トレヴァー・ホーン

Trevor Horn

 映画音楽の専門家ではなく、音楽ファンご承知の通り、英国を代表する革新的スーパー・プロデューサー。“ラジオ・スターの悲劇”で有名なポップ・デュオ、バグルズとして70年代に活動を始めますが、かねてからファンだと公言していたイエスに2人揃って加入。たった1枚アルバムを制作しただけで脱退しますが、ホーンはプロデューサーに転身し、そのイエスをはじめ数々のアーティストを担当。斬新なアイデアの数々で音楽業界を席巻します。

 本人もテクノポップ・ユニット、アート・オブ・ノイズを結成し、業界に革命を起こすと同時に、そのメンバーと設立したZTTレーベルからヒットを量産。フランキー・ゴーズ・トゥ・ハリウッド、グレイス・ジョーンズ、マルコム・マクラーレン、プロパガンダ、シールなど、世間を賑わせた作品は枚挙に暇がありません。外部の仕事でもABC、ポール・マッカートニー、ロッド・スチュワート、タトゥー、ペット・ショップ・ボーイズ、トム・ジョーンズ、ティナ・ターナー、シェールと、正に引っ張りだこ。

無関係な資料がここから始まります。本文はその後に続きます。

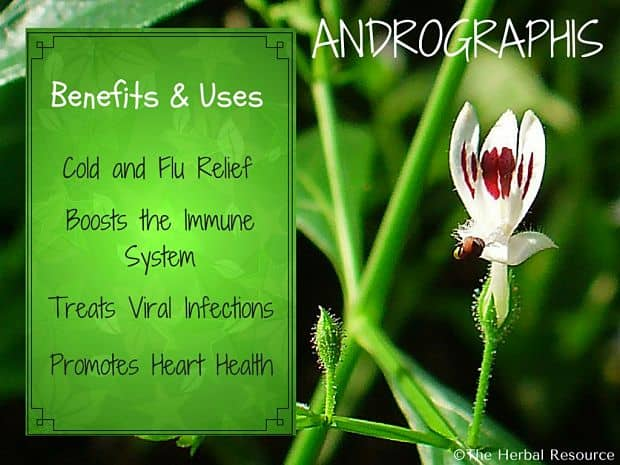 andrographis benefits and uses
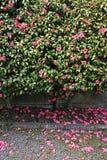 Beau jardin de ressort photographie stock libre de droits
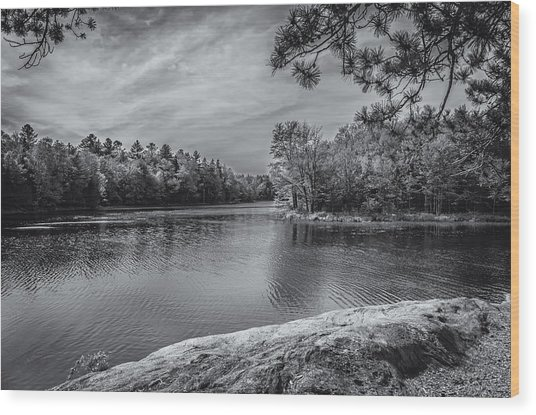 Fork In River Bw Wood Print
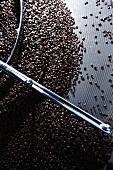 Geröstete Kaffeebohnen beim Auskühlen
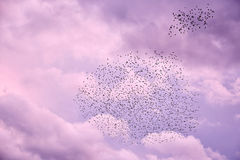 Стадо птиц в небе сирени стоковые фотографии rf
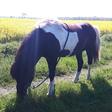 Profilbild von Ponybuchfee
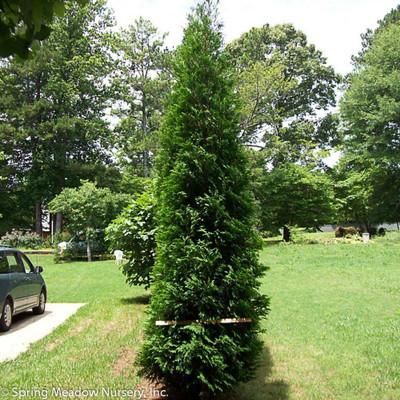 Full Speed A Hedge American Pillar Arborvitae - Thuja occidentalis - 2 Qt Pot
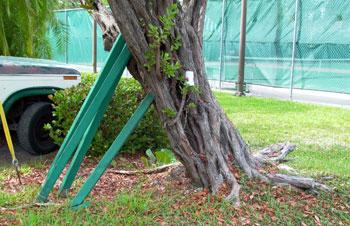 Storms Maintenance Landscape Plants Edward F Gilman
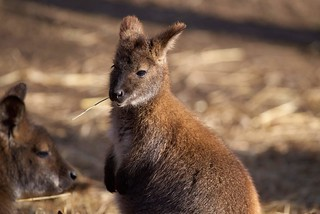 Wallaby lifestyle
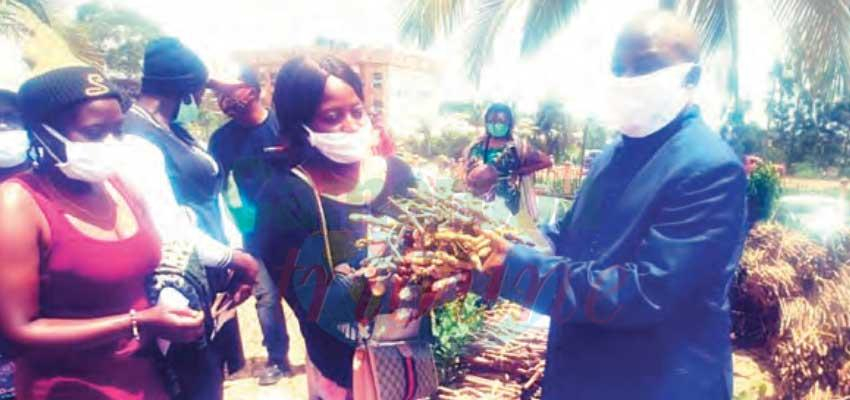 Agric In North West : Thousands Plantlets, Cassava Cuttings To Boost Yields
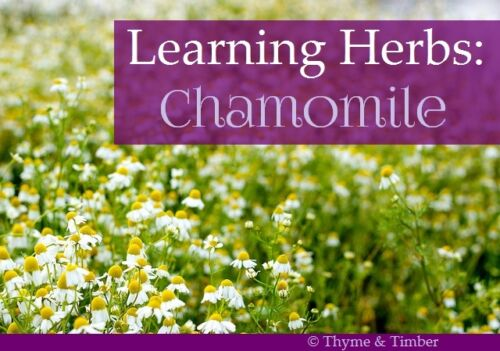 Seed Certified Organic Chamomile German ... 300ct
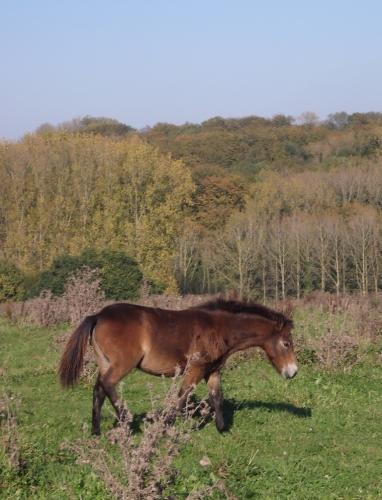 547 - kopie - het 4de paardje wordt gelost.JPG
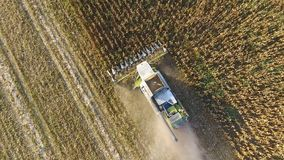 Harvester harvests corn. Collect corn cobs with the help of a combine harvester. Ripe corn on the field. Stock Photo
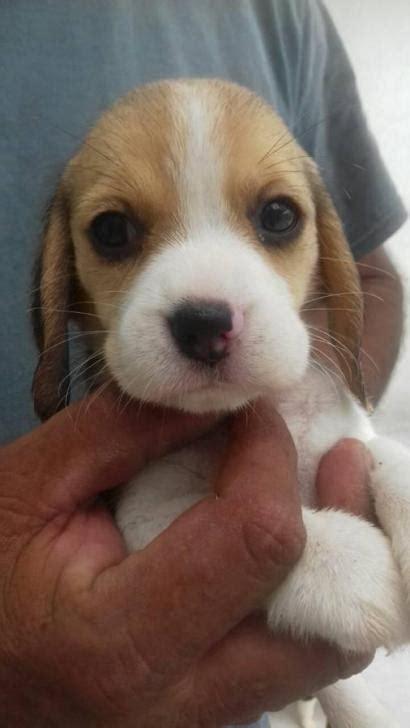 beagle puppies  sale  nc  oxford north carolina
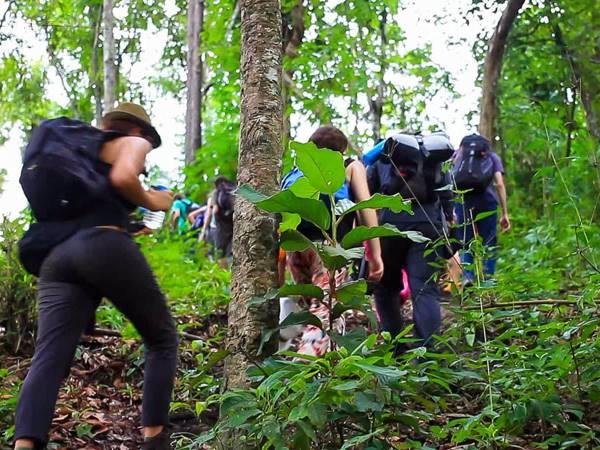 Trekking i norra Thailand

 ホーンの凄さは、現在の音楽界で当たり前となっている多くのアイデアを発明した事でしょう。サンプリングの技術をメジャーに展開し、シンセ・ドラムやオーケストラ・ヒットを使い始めたのも、DJがターンテーブルで行うスクラッチをサンプリングしたのも、1つの曲から様々なリミックス・ヴァージョンを作成し、リミックスだけで1枚のアルバムを作ったのも彼が最初と言われています。イントロにオーケストラの壮大な序曲を付けるのも、彼のスタイル。

 ホーンは映画音楽の作曲家ではないものの、キャリア初期から挿入歌の提供によって映画サントラの常連プロデューサーと言えます。『デイズ・オブ・サンダー』(デヴィッド・カヴァーデイル)、『パール・ハーバー』(フェイス・ヒル)、『コヨーテ・アグリー』(リアン・ライムス)など、主題歌を担当するケースもあり。数は少ないですが、全面的に携わった下記作品も素晴らしい出来映えです。

『トイズ』

 Toys (1992年 ZTTレコーズ)

 バリー・レヴィンソン監督、ロビン・ウィリアムス主演のファンタジー映画のサントラ。売れっ子作曲家ハンス・ジマーは実はホーンの弟子で、バグルスのサポート・メンバーをしていた人ですが、ここでは共同で音楽を担当しています。オペラ歌手ジュリア・ミゲネスが参加していたり、チャイコフスキーの交響曲第1番をオープニングに使うなど、ホーンらしいアイデアが満載。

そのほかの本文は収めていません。